TASK INSTRUCTIONS
Return every entry exactly as written, with the pictures removed.

:: DATA SUPPLIED ::

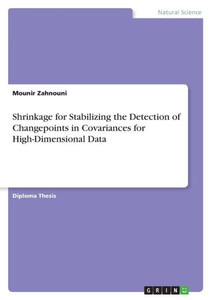 Shrinkage for Stabilizing the Detection of Changepoints in Covariances for High-Dimensional Data Shrinkage for Stabilizing the Detection of Changepoints in Covariances for High-Dimensional Data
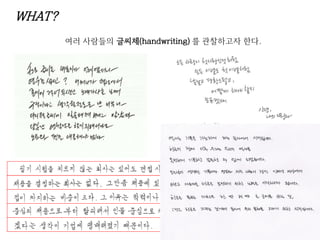 WHAT?
여러 사람들의 글씨체(handwriting) 를 관찰하고자 한다.
 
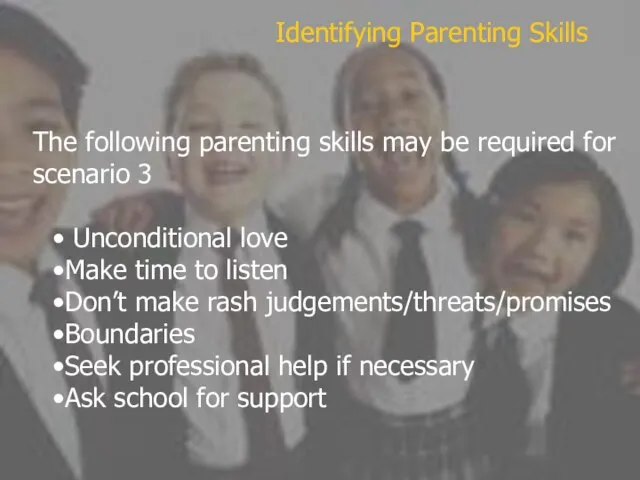 The following parenting skills may be required for scenario 3 Unconditional love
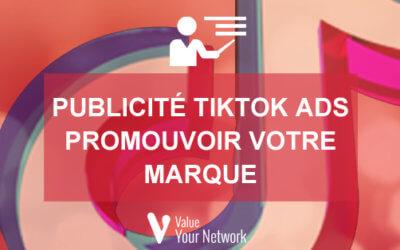 Publicité TikTok Ads: Guide pour promouvoir efficacement votre marque
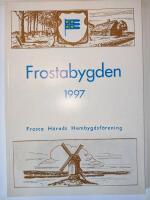 Frostabygden 1997. Frosta Härads Hembygdsförenings årsbok. Fyrtiofjärde årgången.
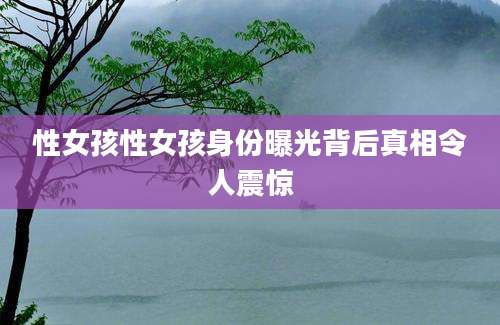 性女孩性女孩身份曝光背后真相令人震惊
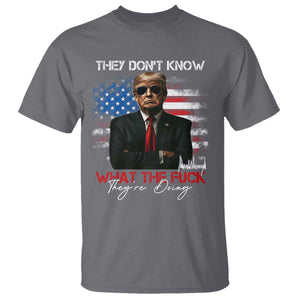 Funny Trump They Don't Know What The Fuck They're Doing T Shirt American Flag TS11 Charcoal Print Your Wear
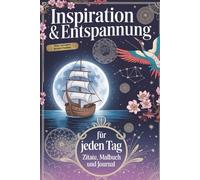 Ausmalbuch für Erwachsene mit 52 Zitaten, kreatives Journal für Achtsamkeit, Entspannung & Reflexion - Inspirierende Ausmalbilder für jede Woche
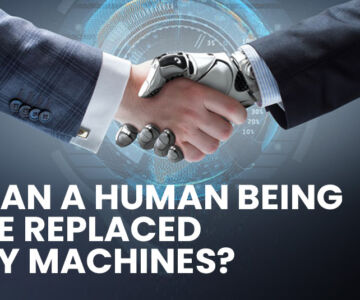 Can a human being be replaced by machines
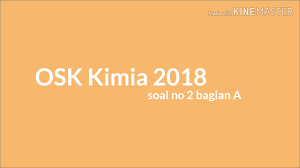 Pada osk matematika smp tahun 2017 banyak soal ada sebanyak 10 soal untuk pilihan ganda dan 5 soal untuk isian singkat dan disemua kabupaten/kota jenis soal adalah sama. Olimpiade Kimia Osk Kimia 2018 Pembahasan Soal No 2 Bagian A Konfigurasi Elektron Youtube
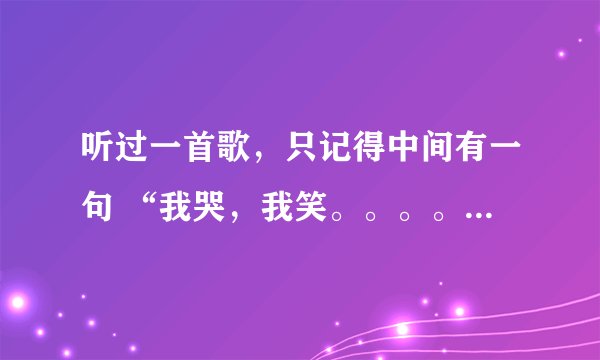 听过一首歌，只记得中间有一句 “我哭，我笑。。。。” 各位知道的帮个忙，告知一下歌名。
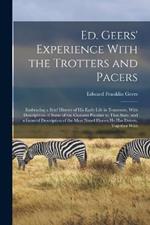 Ed. Geers' Experience With the Trotters and Pacers: Embracing a Brief History of his Early Life in Tennessee, With Descriptions of Some of the Customs Peculiar to That State, and a General Description of the Most Noted Horses he has Driven, Together With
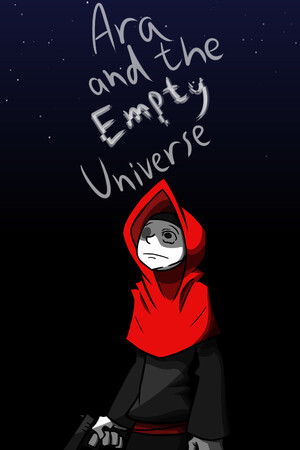 Ara and the Empty Universe poszter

:::

ANSWER TO THE PROBLEM
 Shrinkage for Stabilizing the Detection of Changepoints in Covariances for High-Dimensional Data Shrinkage for Stabilizing the Detection of Changepoints in Covariances for High-Dimensional Data
 WHAT?
여러 사람들의 글씨체(handwriting) 를 관찰하고자 한다.
 
 The following parenting skills may be required for scenario 3 Unconditional love
 Publicité TikTok Ads: Guide pour promouvoir efficacement votre marque
 Frostabygden 1997. Frosta Härads Hembygdsförenings årsbok. Fyrtiofjärde årgången.
 性女孩性女孩身份曝光背后真相令人震惊
 Funny Trump They Don't Know What The Fuck They're Doing T Shirt American Flag TS11 Charcoal Print Your Wear
 Ausmalbuch für Erwachsene mit 52 Zitaten, kreatives Journal für Achtsamkeit, Entspannung & Reflexion - Inspirierende Ausmalbilder für jede Woche
 Can a human being be replaced by machines
 Pada osk matematika smp tahun 2017 banyak soal ada sebanyak 10 soal untuk pilihan ganda dan 5 soal untuk isian singkat dan disemua kabupaten/kota jenis soal adalah sama. Olimpiade Kimia Osk Kimia 2018 Pembahasan Soal No 2 Bagian A Konfigurasi Elektron Youtube
 听过一首歌，只记得中间有一句 “我哭，我笑。。。。” 各位知道的帮个忙，告知一下歌名。
 Ed. Geers' Experience With the Trotters and Pacers: Embracing a Brief History of his Early Life in Tennessee, With Descriptions of Some of the Customs Peculiar to That State, and a General Description of the Most Noted Horses he has Driven, Together With
 Ara and the Empty Universe poszter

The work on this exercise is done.